▶ PROMPT: Only the pictures are to be dropped; the rest of the data below is to be duplicated exactly.

▶ RECORD EXTRACTS:
★ ★ ★ ★ ★ ★ ★

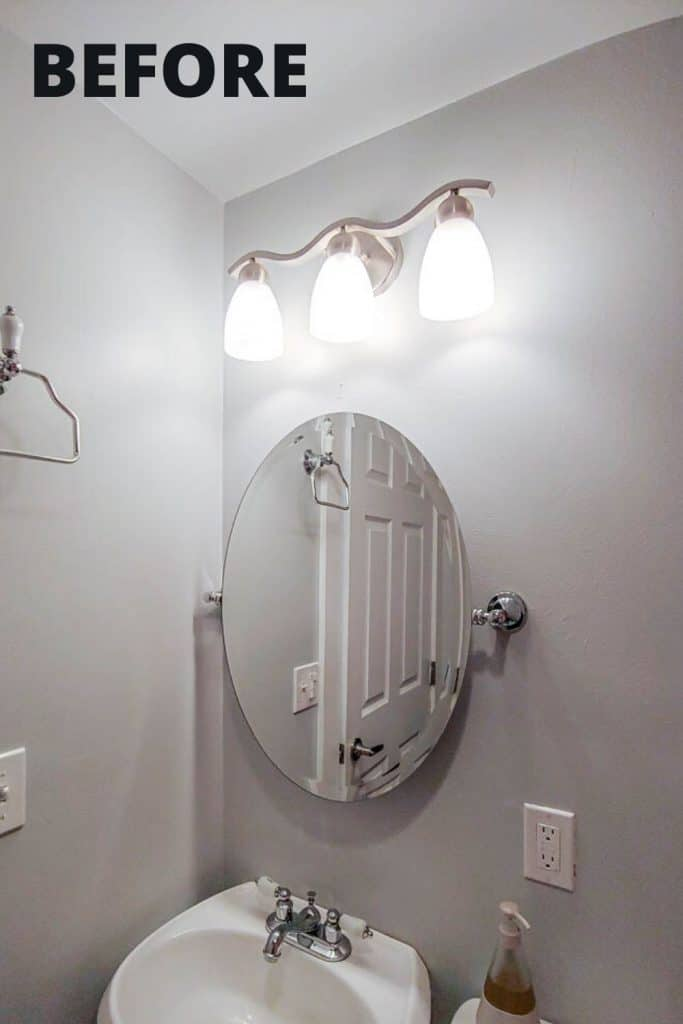 shows a white bathroom with a white sink and large oval mirror and outdated vanity lighting with overlay text that says before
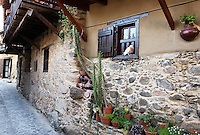 Stock photo: A narrow alley in Kakopetria Cyprus with old fashioned stone house decorated with planters.
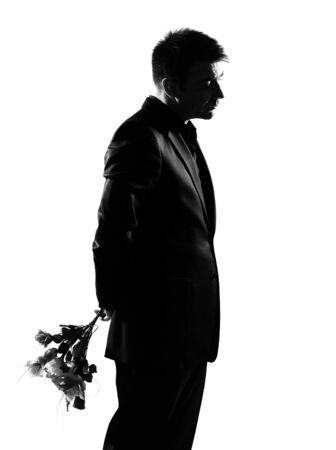 desilusion: hombre de negocios cauc�sico de silueta ofreciendo flores expresando la longitud total de comportamiento en estudio aislado fondo blanco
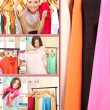 Collage of photos with young females shoppers — Stock Photo #27961419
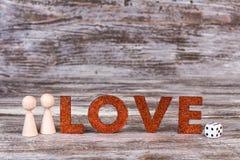 Miłość teksta gry kostka do gry i postacie Obraz Royalty Free
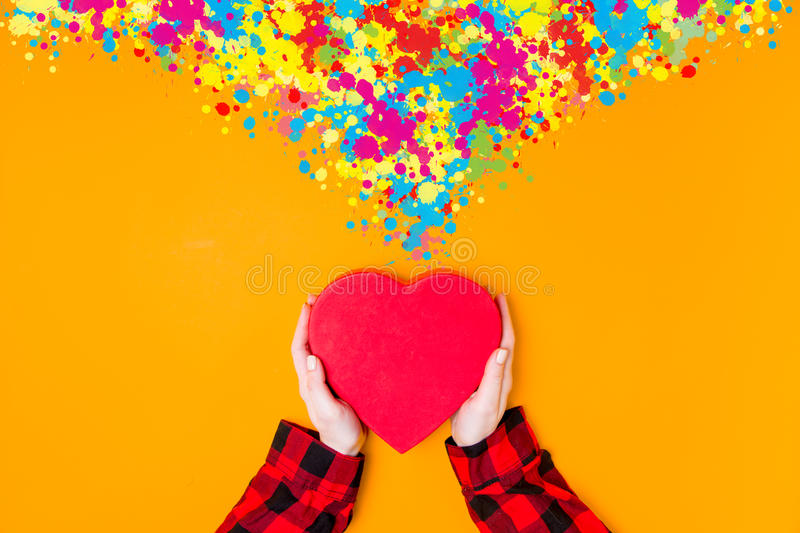 Female hands holding heart shape box with color inspiration. On yellow background royalty free stock image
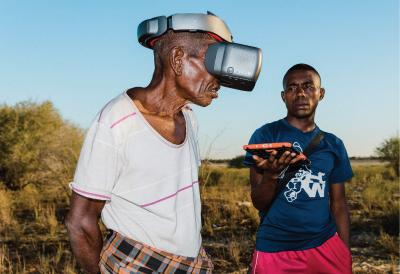 Blue sky, a man has a virtual reality mask, another man holds a tablet while looking at the first man..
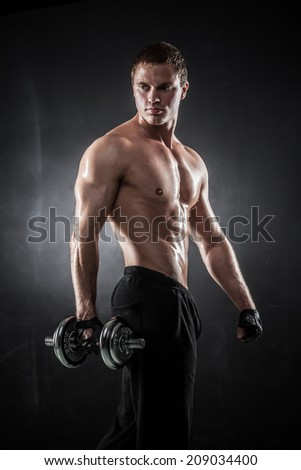 Handsome athletic man pumping up muscles with dumbbells - stock photo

★ ★ ★ ★ ★ ★ ★

▶ OUTPUT:
 shows a white bathroom with a white sink and large oval mirror and outdated vanity lighting with overlay text that says before
 Stock photo: A narrow alley in Kakopetria Cyprus with old fashioned stone house decorated with planters.
 desilusion: hombre de negocios cauc�sico de silueta ofreciendo flores expresando la longitud total de comportamiento en estudio aislado fondo blanco
 Collage of photos with young females shoppers — Stock Photo #27961419
 Miłość teksta gry kostka do gry i postacie Obraz Royalty Free
 Female hands holding heart shape box with color inspiration. On yellow background royalty free stock image
 Blue sky, a man has a virtual reality mask, another man holds a tablet while looking at the first man..
 Handsome athletic man pumping up muscles with dumbbells - stock photo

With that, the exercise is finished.